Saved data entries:
* START *

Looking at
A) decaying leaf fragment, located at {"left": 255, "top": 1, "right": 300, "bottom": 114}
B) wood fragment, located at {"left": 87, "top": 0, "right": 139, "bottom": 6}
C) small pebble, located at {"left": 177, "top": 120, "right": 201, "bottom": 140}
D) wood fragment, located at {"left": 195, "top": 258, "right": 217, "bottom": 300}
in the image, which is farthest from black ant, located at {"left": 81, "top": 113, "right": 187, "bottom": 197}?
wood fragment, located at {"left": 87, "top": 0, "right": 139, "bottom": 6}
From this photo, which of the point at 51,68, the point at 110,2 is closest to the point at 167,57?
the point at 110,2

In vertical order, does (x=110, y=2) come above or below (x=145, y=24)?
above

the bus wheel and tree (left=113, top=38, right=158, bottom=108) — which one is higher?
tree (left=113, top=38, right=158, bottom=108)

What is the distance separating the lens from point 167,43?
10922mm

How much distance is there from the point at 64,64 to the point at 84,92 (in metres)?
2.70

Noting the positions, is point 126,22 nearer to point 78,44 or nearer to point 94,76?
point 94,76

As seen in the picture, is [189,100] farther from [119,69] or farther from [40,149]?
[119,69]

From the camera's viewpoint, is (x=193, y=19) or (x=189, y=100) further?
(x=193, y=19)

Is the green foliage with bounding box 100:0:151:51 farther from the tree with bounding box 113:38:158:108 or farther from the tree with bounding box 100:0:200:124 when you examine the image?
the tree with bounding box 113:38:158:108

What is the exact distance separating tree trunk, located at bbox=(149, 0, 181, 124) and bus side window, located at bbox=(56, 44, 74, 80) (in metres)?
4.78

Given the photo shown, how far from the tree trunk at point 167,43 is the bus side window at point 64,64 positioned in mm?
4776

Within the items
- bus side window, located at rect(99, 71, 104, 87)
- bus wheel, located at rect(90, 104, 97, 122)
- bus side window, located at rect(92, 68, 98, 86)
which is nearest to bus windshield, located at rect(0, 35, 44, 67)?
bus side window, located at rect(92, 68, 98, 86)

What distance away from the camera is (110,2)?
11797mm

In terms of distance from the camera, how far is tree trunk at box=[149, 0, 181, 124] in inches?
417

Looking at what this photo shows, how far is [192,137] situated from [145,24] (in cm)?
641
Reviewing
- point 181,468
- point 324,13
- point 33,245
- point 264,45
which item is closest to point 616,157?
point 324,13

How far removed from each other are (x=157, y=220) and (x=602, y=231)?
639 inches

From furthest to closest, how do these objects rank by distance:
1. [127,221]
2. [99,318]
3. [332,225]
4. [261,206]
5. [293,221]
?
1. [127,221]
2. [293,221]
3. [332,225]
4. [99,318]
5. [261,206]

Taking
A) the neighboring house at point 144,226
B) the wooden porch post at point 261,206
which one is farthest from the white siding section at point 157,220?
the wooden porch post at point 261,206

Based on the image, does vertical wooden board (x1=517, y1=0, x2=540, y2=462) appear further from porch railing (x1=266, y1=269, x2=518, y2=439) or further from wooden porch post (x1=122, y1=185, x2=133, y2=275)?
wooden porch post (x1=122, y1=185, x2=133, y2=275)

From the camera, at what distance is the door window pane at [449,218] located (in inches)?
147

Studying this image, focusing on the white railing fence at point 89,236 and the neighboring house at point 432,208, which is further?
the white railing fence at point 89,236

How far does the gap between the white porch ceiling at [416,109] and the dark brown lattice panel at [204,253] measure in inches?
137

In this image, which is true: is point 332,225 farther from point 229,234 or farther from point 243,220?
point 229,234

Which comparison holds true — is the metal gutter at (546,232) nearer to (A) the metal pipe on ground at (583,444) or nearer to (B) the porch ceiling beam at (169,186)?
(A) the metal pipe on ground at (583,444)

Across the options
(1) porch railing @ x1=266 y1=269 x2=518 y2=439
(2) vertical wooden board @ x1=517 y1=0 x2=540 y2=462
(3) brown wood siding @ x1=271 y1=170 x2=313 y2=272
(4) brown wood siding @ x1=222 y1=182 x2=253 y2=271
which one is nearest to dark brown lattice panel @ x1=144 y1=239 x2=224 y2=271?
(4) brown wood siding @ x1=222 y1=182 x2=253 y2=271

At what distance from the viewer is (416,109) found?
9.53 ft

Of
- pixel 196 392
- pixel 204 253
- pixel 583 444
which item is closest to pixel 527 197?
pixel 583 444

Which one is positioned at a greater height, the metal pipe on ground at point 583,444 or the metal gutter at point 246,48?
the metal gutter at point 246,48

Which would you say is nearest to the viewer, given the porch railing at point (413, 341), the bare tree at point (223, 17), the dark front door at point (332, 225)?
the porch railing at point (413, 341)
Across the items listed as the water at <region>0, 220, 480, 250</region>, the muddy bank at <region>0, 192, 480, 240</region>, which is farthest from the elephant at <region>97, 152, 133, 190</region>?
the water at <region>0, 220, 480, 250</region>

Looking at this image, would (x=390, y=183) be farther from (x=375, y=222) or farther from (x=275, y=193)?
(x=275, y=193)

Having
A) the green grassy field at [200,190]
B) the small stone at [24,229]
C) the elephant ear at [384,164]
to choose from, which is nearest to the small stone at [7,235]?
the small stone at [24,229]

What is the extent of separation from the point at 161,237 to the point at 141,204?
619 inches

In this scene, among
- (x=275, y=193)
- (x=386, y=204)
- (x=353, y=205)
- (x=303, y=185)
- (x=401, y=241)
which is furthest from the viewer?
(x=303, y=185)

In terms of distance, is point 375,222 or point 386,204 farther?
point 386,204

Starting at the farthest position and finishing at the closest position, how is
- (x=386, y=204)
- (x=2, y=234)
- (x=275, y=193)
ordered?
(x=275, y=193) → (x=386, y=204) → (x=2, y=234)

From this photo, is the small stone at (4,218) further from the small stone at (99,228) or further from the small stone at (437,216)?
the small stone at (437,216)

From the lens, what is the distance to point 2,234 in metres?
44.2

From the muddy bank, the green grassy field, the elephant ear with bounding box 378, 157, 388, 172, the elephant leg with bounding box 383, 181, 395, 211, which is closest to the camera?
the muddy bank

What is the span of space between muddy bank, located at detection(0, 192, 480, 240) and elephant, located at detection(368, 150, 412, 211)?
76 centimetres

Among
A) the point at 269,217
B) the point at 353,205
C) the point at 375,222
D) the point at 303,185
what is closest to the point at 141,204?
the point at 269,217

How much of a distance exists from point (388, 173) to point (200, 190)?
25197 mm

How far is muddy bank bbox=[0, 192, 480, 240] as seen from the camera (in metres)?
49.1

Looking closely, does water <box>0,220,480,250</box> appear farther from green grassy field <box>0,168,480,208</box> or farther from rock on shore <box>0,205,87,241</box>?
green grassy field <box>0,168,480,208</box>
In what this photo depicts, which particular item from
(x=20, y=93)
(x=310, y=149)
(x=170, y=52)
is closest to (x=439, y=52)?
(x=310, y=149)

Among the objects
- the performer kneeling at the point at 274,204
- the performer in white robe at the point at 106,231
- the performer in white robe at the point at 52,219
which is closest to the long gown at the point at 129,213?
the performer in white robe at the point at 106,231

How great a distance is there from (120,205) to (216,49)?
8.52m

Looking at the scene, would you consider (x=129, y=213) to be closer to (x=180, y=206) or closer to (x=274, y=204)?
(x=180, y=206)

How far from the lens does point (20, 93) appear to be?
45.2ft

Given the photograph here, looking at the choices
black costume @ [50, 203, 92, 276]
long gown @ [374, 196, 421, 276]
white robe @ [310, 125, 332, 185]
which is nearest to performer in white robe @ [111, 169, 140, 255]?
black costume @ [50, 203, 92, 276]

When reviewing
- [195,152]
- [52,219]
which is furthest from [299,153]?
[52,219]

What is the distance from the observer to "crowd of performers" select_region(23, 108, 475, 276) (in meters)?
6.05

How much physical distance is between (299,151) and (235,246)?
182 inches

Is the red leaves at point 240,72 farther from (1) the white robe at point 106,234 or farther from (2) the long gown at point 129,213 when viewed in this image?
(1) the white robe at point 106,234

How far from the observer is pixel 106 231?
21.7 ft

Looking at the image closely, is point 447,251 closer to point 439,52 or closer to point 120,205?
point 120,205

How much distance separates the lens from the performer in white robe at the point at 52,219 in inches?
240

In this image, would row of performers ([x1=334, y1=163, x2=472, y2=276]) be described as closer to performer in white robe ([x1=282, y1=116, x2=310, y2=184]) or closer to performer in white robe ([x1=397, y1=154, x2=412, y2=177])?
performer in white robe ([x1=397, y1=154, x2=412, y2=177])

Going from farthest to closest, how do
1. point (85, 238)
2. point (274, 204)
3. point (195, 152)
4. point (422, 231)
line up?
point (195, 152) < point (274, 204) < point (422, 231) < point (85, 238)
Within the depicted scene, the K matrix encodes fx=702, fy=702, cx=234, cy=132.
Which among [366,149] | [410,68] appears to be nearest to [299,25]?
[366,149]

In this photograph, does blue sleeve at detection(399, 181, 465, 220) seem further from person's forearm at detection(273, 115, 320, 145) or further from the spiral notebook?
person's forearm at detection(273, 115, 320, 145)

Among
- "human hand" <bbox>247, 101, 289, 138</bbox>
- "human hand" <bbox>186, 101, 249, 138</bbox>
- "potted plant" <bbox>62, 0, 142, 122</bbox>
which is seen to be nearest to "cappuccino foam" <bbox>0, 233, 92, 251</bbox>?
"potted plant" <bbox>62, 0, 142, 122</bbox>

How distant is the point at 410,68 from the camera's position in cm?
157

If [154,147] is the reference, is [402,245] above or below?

* END *

YOUR GOAL:
Rewrite the data from its first line through the line containing "C) small pebble, located", swapping "fragment" for "piece" and changing nothing else.

RESPONSE:
Looking at
A) decaying leaf piece, located at {"left": 255, "top": 1, "right": 300, "bottom": 114}
B) wood piece, located at {"left": 87, "top": 0, "right": 139, "bottom": 6}
C) small pebble, located at {"left": 177, "top": 120, "right": 201, "bottom": 140}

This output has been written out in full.